Blake Montgomery 

Taylor Swift AI images prompt US bill to tackle nonconsensual, sexual deepfakes

Bipartisan measure introduced in US Senate will allow victims in ‘digital forgeries’ to seek civil penalty against perpetrators
  
  

Taylor Swift attends a premiere for Taylor Swift: The Eras Tour in LA, California, on 11 October 2023.
Taylor Swift attends a premiere for Taylor Swift: The Eras Tour in Los Angeles, California, on 11 October 2023. Photograph: Mario Anzuoni/Reuters

A bipartisan group of US senators introduced a bill on Tuesday that would criminalize the spread of nonconsensual, sexualized images generated by artificial intelligence. The measure comes in direct response to the proliferation of pornographic AI-made images of Taylor Swift on X, formerly Twitter, in recent days.

The measure would allow victims depicted in nude or sexually explicit “digital forgeries” to seek a civil penalty against “individuals who produced or possessed the forgery with intent to distribute it” or anyone who received the material knowing it was not made with consent. Dick Durbin, the US Senate majority whip, and senators Lindsey Graham, Amy Klobuchar and Josh Hawley are behind the bill, known as the Disrupt Explicit Forged Images and Non-Consensual Edits Act of 2024, or the “Defiance Act.”

“This month, fake, sexually-explicit images of Taylor Swift that were generated by artificial intelligence swept across social media platforms. Although the imagery may be fake, the harm to the victims from the distribution of sexually-explicit ‘deepfakes’ is very real,” Durbin said in a press release.

Sexualized, exaggerated images of Swift at football games went viral over the weekend on X, racking tens of millions of views, according to Twitter’s metrics. AI-made images or videos of real people, commonly known as “deepfakes”, have become increasingly common on the internet as the barrier to entry for creating them lowers, a product of the boom in artificial intelligence of recent years. Some remove a person’s clothes or superimpose a person’s face over another’s to depict them saying something they did not; some are entirely generated by AI. The images of Swift were probably made using Microsoft Designer and shared first on Telegram, 404 Media reported. Microsoft introduced changes to close the technical loophole that allowed for the creation of the images.

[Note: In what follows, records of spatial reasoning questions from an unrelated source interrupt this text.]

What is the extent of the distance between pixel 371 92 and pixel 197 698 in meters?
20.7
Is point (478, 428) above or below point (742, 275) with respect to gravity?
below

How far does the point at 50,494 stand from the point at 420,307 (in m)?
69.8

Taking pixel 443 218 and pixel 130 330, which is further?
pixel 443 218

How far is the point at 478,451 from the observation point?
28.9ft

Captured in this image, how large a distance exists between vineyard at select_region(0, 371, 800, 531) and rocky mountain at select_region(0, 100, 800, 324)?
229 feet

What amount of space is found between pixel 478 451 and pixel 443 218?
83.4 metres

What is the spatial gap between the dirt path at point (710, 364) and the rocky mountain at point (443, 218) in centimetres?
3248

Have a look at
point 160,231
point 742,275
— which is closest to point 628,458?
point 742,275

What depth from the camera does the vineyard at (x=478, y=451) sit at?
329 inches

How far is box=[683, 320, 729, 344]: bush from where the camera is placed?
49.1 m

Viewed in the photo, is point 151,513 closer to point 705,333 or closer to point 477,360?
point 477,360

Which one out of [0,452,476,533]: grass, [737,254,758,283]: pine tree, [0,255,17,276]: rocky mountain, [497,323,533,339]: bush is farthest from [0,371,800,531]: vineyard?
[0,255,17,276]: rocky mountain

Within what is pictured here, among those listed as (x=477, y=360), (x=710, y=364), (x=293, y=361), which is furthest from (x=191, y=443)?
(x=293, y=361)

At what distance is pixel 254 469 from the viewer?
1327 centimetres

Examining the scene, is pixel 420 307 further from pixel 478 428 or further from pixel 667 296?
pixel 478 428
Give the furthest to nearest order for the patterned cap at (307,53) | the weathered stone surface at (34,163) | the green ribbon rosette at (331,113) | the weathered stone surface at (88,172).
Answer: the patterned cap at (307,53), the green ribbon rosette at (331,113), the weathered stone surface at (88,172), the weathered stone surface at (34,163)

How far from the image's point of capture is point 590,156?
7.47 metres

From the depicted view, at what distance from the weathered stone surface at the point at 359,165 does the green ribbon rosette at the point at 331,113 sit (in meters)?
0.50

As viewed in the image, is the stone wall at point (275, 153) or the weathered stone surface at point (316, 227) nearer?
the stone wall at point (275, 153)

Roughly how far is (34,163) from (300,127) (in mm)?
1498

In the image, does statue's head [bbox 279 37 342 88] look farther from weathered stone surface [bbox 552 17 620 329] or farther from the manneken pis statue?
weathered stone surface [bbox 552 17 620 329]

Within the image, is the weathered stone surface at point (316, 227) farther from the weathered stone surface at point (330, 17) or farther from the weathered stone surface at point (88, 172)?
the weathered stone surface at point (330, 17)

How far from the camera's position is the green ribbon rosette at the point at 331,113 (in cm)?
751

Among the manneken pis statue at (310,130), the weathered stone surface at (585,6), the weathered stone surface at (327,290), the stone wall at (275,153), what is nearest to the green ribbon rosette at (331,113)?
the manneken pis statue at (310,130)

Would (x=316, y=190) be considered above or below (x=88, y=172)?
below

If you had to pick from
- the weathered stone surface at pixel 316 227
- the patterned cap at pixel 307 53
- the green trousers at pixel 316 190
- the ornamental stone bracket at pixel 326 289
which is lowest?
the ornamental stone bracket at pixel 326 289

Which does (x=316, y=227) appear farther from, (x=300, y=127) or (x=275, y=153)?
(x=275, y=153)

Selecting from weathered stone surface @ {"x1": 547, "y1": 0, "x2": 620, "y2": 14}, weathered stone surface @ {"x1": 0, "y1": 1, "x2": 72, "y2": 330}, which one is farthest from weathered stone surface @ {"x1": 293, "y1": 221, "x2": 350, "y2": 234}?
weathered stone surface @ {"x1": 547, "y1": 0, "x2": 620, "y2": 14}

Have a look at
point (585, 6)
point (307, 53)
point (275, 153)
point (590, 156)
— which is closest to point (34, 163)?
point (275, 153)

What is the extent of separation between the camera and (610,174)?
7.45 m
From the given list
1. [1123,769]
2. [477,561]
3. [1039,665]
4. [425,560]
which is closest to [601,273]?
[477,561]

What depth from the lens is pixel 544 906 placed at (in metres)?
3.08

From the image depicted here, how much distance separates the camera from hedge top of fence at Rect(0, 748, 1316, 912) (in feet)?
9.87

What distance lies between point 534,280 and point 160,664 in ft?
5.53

“Nobody – neither celebrities nor ordinary Americans – should ever have to find themselves featured in AI pornography. Innocent people have a right to defend their reputations and hold perpetrators accountable in court. This bill will make that a reality,” said Hawley.

Swifties, as the artist’s fans are known, began flooding X with tweets of the phrase “Taylor Swift AI” accompanied by clips of her performing to stymie searches for the images. Later, as bad press mounted, Elon Musk’s X took the drastic step of prohibiting all searches for Swift to contain the spread of the images. Musk laid off the majority of the employees responsible for curbing his social network’s worst impulses after he purchased the company for $44bn.